* **EXTRACT PROVIDED**:
----

The Vohidahy Project is run on the ground by Nicola Gandolfi, an Italian forester working in Madagascar since 2006 and now living there with his family, alongside Tsiryparma's local team, the village's guardians, and the Miavotra women's association. The project is not registry-certified; the credibility comes from a continuous Tsiryparma presence in the village since 2011 (built on work in the same valley that started in 2006), an open partner network including Caritas Children di Parma, the Italian Waldensian Church, and the Ambositra Forestry Administration, and a documentation trail Tsiryparma shares directly with Evertreen. The project is also visitable in person.
Join Evertreen in protecting Madagascar's eastern highland forest. Fund your tree today and help keep this corridor intact for the lemurs, the rosewood, and the village of Vohidahy.
Frequently Asked Questions
Can my company use this for ESG or CSR reporting?
For ESG reporting that specifically requires a registry-certified carbon project, the Vohidahy work alone is not the right fit. For corporate giving, community impact reporting, or a credible local conservation story backed by a long-running, locally led, visitable project, it pairs well with the Verra-certified and ACR-certified projects in Evertreen's portfolio. Evertreen provides tracking, reporting tools, and a public impact page for your company.
Can I gift these trees?
Yes. Evertreen gift certificates work for the Vohidahy Project as they do for any of the other 35+ countries we operate in. The recipient gets their own public tree page and follows the project's progress directly.

----

* **USING THE INFORMATION**:
[a] In the Vohidahy Project text, since what year has Tsiryparma maintained a continuous presence in the village?
[b] Write the next part of the Vohidahy Project text, picking up after its last sentence.
Nothing in the collected data is needed here.

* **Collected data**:
----

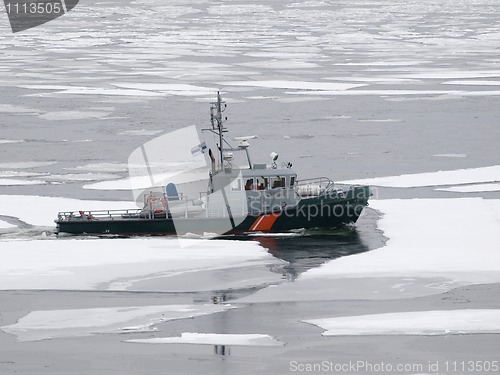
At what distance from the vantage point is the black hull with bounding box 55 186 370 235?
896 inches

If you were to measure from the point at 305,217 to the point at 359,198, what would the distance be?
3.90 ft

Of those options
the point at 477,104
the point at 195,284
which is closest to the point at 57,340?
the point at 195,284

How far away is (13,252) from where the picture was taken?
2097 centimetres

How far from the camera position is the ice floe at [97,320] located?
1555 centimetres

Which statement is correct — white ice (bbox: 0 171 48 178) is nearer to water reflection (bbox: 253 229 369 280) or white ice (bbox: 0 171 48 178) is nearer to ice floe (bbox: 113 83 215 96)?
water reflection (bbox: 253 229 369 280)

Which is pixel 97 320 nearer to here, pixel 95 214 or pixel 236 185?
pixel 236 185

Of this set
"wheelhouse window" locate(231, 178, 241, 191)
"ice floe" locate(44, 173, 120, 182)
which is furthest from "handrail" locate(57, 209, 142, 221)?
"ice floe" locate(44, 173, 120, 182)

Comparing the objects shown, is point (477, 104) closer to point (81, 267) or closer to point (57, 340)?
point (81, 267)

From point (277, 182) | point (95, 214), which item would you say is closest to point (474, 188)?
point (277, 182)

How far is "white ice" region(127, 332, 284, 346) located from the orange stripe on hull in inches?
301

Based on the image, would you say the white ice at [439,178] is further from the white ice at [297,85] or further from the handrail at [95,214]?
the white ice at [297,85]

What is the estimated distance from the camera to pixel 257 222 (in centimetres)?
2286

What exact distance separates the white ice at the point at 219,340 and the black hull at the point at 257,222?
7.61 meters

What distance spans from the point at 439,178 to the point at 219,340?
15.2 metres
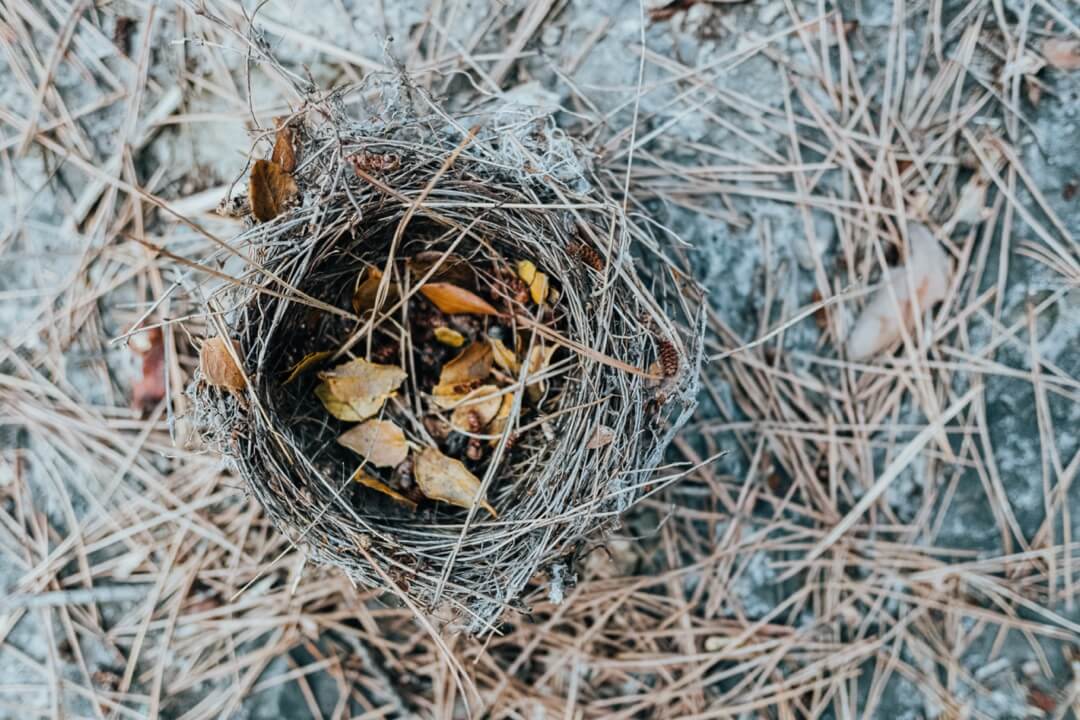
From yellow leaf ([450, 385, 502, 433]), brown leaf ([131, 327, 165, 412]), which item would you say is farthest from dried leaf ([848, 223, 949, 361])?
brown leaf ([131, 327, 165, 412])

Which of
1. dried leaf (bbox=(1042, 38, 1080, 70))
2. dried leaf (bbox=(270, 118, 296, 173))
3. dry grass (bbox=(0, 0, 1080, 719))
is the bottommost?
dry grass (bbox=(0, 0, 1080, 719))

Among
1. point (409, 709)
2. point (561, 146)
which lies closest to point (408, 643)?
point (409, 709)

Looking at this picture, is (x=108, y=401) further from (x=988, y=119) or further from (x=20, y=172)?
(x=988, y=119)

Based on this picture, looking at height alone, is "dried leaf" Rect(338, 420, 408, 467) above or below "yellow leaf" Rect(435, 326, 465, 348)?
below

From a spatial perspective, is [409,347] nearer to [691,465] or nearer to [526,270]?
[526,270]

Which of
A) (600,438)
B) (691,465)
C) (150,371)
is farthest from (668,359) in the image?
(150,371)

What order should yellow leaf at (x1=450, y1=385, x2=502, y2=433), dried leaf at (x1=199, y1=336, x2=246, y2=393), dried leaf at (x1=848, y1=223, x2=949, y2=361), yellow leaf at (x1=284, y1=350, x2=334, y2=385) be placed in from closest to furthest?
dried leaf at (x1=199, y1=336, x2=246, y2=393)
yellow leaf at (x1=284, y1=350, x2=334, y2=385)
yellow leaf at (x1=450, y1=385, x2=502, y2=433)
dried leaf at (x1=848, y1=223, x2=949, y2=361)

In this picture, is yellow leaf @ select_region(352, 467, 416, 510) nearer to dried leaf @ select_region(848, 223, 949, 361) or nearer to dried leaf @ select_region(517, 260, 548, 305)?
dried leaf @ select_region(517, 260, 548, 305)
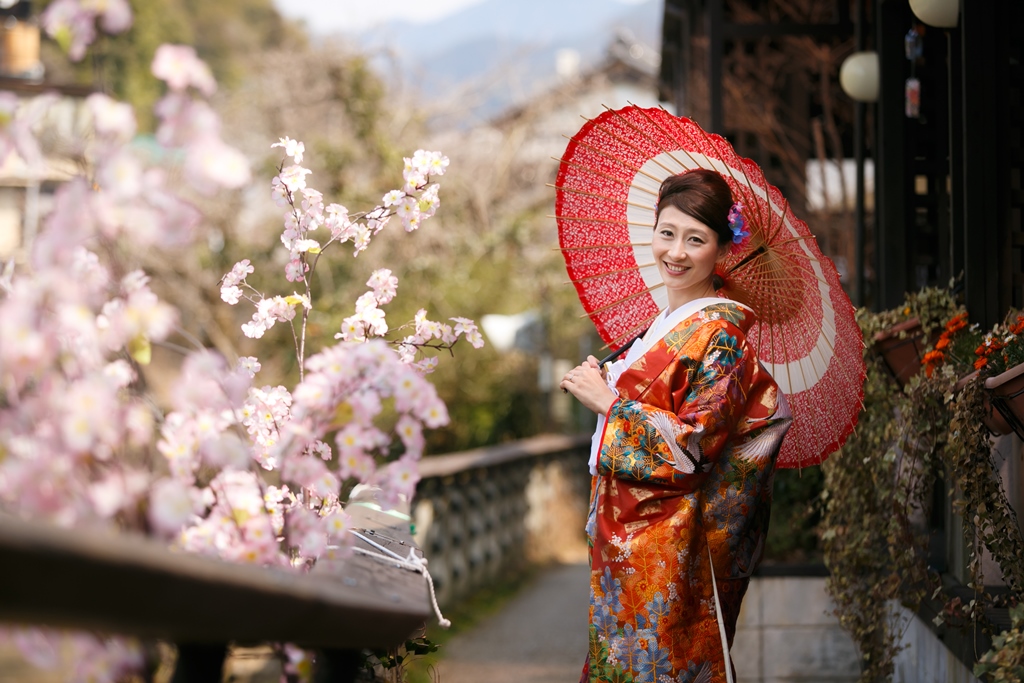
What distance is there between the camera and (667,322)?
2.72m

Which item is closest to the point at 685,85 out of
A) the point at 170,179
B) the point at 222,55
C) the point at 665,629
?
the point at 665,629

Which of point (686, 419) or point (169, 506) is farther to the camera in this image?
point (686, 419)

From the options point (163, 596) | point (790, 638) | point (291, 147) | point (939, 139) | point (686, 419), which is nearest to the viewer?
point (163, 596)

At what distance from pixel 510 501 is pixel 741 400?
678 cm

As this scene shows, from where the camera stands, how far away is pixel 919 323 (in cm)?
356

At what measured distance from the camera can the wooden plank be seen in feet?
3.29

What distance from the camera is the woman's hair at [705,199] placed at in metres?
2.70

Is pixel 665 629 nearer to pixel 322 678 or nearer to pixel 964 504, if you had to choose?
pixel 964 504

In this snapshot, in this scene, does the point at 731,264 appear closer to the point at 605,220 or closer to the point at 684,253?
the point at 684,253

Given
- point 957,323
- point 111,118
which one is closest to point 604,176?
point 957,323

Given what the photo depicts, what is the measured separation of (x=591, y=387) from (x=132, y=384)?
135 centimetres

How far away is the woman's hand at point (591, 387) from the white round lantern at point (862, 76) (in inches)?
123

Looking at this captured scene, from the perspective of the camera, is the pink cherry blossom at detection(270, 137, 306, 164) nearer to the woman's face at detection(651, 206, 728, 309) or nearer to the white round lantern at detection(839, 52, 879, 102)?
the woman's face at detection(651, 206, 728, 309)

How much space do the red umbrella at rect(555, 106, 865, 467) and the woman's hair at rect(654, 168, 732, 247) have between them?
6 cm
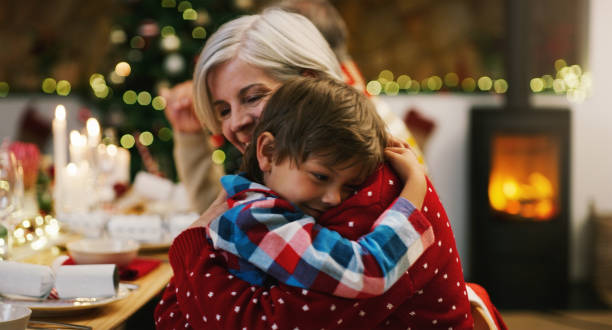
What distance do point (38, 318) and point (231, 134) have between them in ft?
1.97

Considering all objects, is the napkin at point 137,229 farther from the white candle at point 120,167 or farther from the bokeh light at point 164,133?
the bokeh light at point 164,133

----

* **RESPONSES BY TASK**:
[a] Since 2011.

[b]
Does Evertreen own this project?
No. The Vohidahy Project is run by Tsiryparma, an Italian volunteer non-profit founded in 2011 in Parma and registered as an ONLUS under Italian Law 266/91. Evertreen partners with Tsiryparma to bring the project to a wider audience and pass funding directly to the operator. The project has been continuously active on the ground in Vohidahy since 2006.
What does my contribution actually fund?
Your contribution funds the forest guardian team that walks 8,021 hectares of guarded forest five days a month, the Miavotra women's association and the Agricultural Training Centre that runs the monthly training, the seedling nurseries across the Amoron'i Mania region, and the wider Vohidahy work that surrounds the forest, from the village hospital and nursery schools to the coffee and vanilla supply chains that give farmers an income they do not have to burn forest for.
Have more questions about how Evertreen works? Visit our FAQ.
Reviewed by Evertreen. Last updated: May 2026.
Sources: Tsiryparma project documents provided to Evertreen, including "I custodi della foresta," "Progetto filiera caffè per Vohidahy," and "Agricoltura sostenibile per l'empowerment delle donne a Vohidahy" (Associazione Miavotra), May 2026; Tsiryparma email correspondence from Nicola Gandolfi (15 February 2021) and Rita Magnini (12 February 2021); Tsiryparma plant species list and reforestation GPS coordinates; curriculum vitae of Nicola Gandolfi; additional context from the operator's website at https://www.tsiryparma.org. The Vohidahy Project is operated by Tsiryparma (ONLUS TsiryParma, an Italian volunteer association registered under Italian Law 266/91), with Nicola Gandolfi as project lead on the ground. Evertreen partners with Tsiryparma to bring the project to a wider audience and pass funding directly to the operator. Evertreen does not own or operate the project directly.